Note: While many of the beach and island hotels and all of the dive shops in Belize have snorkeling and diving gear for rent, you might consider bringing your own. If nothing else, bring your own mask. A good, properly fitting mask is the single most important factor in predicting the success of a dive outing. Faces come in all sizes and shapes, and I really recommend finding a mask that gives you a perfect fit. Fins are a lesser concern, as most operators should have fins to fit your feet. As for your own snorkel, well, in this day and age, I think you should want your own. If you plan on going out snorkeling or diving more than a few times, the investment will more than pay for itself.

Live-Aboard Dive Boats

Aggressor Fleet (tel. 800/348-2628 or 985/385-2628 in the U.S.; www.aggressor.com) has the 34m (110-ft.) Aggressor III, a comfortable dive boat with deluxe staterooms. Rates cost around US$2,300 to US$2,900 per week (£1,219-£1,537).

Peter Hughes Diving (tel. 800/932-6237 or 305/669-9391 in the U.S.; www.peterhughes.com) runs the Sundancer II, a 42m (138-ft.) yacht with 10 staterooms. Rates range from US$2,200 to US$2,400 per week (£1,166-£1,272).

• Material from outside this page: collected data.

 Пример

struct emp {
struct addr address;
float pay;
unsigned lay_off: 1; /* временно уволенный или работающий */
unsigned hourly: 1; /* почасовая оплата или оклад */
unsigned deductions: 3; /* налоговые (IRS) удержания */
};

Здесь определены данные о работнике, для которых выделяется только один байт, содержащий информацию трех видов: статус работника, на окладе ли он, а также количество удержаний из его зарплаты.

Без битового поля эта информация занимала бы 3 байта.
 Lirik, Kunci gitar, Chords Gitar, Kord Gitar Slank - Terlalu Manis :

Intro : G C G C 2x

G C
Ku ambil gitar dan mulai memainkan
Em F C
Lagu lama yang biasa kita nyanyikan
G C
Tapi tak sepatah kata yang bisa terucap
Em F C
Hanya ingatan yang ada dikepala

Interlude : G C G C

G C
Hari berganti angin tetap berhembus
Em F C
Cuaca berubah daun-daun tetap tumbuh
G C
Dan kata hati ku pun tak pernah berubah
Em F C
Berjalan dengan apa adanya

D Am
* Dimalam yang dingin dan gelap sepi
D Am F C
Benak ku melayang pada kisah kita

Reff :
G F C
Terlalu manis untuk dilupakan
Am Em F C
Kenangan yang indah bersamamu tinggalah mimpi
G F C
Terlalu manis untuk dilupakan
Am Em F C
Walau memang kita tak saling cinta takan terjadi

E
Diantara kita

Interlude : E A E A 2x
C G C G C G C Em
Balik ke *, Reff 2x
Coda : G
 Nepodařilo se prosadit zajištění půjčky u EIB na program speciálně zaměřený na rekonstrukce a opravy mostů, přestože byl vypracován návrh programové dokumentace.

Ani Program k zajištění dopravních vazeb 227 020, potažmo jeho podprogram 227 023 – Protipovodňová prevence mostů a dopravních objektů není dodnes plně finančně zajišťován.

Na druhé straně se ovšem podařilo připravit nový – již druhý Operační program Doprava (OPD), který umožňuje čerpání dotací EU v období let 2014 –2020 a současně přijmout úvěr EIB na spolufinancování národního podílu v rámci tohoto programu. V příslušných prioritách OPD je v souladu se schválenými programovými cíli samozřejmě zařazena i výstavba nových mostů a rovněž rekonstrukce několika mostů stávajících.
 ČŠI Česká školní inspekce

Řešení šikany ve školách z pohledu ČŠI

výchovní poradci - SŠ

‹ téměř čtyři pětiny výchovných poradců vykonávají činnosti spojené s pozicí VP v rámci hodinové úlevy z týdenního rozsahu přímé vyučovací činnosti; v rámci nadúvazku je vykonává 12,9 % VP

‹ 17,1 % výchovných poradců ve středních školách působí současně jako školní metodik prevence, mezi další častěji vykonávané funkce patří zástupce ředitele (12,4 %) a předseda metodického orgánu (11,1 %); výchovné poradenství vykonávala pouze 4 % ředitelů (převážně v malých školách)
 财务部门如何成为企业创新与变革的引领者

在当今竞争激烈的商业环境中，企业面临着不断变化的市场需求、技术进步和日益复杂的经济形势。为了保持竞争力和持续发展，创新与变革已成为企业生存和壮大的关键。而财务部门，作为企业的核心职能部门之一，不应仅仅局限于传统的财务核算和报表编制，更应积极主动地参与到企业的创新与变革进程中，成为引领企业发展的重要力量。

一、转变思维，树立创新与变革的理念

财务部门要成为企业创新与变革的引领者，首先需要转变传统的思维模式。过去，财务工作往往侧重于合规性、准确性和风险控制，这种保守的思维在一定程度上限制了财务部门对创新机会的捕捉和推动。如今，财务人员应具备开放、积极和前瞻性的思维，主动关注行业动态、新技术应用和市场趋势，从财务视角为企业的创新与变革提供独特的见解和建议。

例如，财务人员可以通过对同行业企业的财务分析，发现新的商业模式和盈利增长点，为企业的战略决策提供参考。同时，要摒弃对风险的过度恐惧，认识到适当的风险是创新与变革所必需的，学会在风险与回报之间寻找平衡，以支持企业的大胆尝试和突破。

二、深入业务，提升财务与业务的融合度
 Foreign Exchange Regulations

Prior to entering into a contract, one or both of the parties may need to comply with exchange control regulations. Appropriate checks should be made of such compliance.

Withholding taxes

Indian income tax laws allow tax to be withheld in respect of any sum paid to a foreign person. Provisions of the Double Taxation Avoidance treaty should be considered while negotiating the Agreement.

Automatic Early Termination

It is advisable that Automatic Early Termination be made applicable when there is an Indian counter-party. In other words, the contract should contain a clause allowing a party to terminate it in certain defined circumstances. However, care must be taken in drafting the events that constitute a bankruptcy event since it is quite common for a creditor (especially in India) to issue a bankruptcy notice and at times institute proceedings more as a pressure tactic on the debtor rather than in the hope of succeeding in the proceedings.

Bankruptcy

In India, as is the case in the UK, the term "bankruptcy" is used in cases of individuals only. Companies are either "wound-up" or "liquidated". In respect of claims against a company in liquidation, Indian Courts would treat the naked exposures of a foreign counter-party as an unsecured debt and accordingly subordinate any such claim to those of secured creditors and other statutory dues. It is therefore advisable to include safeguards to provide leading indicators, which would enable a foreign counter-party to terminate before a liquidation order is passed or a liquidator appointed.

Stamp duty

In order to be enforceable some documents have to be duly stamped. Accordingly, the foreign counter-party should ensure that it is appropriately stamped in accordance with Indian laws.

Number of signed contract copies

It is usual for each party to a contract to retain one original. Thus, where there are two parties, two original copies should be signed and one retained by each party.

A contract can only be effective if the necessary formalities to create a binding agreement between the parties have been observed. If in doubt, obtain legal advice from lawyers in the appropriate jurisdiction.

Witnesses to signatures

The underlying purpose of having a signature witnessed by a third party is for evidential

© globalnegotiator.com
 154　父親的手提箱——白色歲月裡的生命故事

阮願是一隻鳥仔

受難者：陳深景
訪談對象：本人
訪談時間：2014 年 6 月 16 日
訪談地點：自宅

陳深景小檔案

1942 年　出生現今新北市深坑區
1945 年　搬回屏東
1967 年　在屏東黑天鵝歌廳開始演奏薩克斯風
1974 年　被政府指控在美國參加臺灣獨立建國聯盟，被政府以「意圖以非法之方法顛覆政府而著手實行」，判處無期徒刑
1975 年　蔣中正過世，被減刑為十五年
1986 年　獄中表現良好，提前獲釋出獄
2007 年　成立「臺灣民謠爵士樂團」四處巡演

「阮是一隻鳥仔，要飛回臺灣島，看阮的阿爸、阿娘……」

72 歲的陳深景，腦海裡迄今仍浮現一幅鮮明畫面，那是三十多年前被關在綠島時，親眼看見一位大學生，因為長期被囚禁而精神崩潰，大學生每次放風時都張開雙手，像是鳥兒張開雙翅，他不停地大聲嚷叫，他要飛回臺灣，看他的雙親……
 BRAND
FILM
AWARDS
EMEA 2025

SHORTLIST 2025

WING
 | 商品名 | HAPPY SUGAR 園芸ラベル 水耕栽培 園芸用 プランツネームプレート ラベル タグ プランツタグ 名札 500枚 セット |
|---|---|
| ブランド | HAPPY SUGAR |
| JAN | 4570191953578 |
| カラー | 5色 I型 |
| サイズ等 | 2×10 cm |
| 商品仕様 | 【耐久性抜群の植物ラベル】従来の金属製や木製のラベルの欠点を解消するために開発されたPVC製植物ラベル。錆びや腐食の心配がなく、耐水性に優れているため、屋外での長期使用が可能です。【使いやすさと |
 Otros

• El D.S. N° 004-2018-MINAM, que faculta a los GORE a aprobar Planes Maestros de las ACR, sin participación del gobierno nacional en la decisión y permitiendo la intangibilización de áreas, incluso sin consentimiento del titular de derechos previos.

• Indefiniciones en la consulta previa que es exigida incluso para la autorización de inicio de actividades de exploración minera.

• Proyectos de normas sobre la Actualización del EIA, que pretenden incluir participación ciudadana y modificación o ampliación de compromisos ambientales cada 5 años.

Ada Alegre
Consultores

Tip: Both boats are very comfortable and well equipped, with full dive and photo-lab operations, rental equipment, attentive service, and plenty of deck and lounge areas. Each boat has one or two master staterooms with a queen-size bed for couples. The Aggressor III features TVs and VCRs in every stateroom, and even has a hot tub on the upper deck. Couples will probably prefer the Aggressor III's wider lower bunk of their staggered quasi-bunk bed arrangement, while buddies traveling together may be more comfortable with the two separate single beds in the standard staterooms on the Sundancer II.

When a Package Isn't a Deal -- While it's often tempting to purchase all-inclusive dive packages before coming to Belize, this limits your flexibility. For example, if the weather and water are really rough, you're already committed, even though you might prefer taking an inland tour to a Mayan ruin instead of a rough dive.

Diving Resorts & Outfitters

Hamanasi (tel. 877/552-3483 in the U.S., or 520-7073; www.hamanasi.com) is an excellent dive resort located on a beautiful patch of beach south of Hopkins Village. The location grants good access to a wide range of dive sites, including the outer atolls.

Capturing It on Film -- No longer is underwater photography and video the exclusive realm of professionals with very expensive equipment. Generic and custom waterproof housings can be purchased for most modern digital still and video cameras. However, if you don't own your own underwater camera or casing, you might want to bring one or more cheap, disposable waterproof or underwater cameras. Alternatively, many dive shops will rent professional or semiprofessional underwater still and video cameras for about US$20 to US$40 (£11-£21) per day.

Note: This information was accurate when it was published, but can change without notice. Please be sure to confirm all rates and details directly with the companies in question before planning your trip.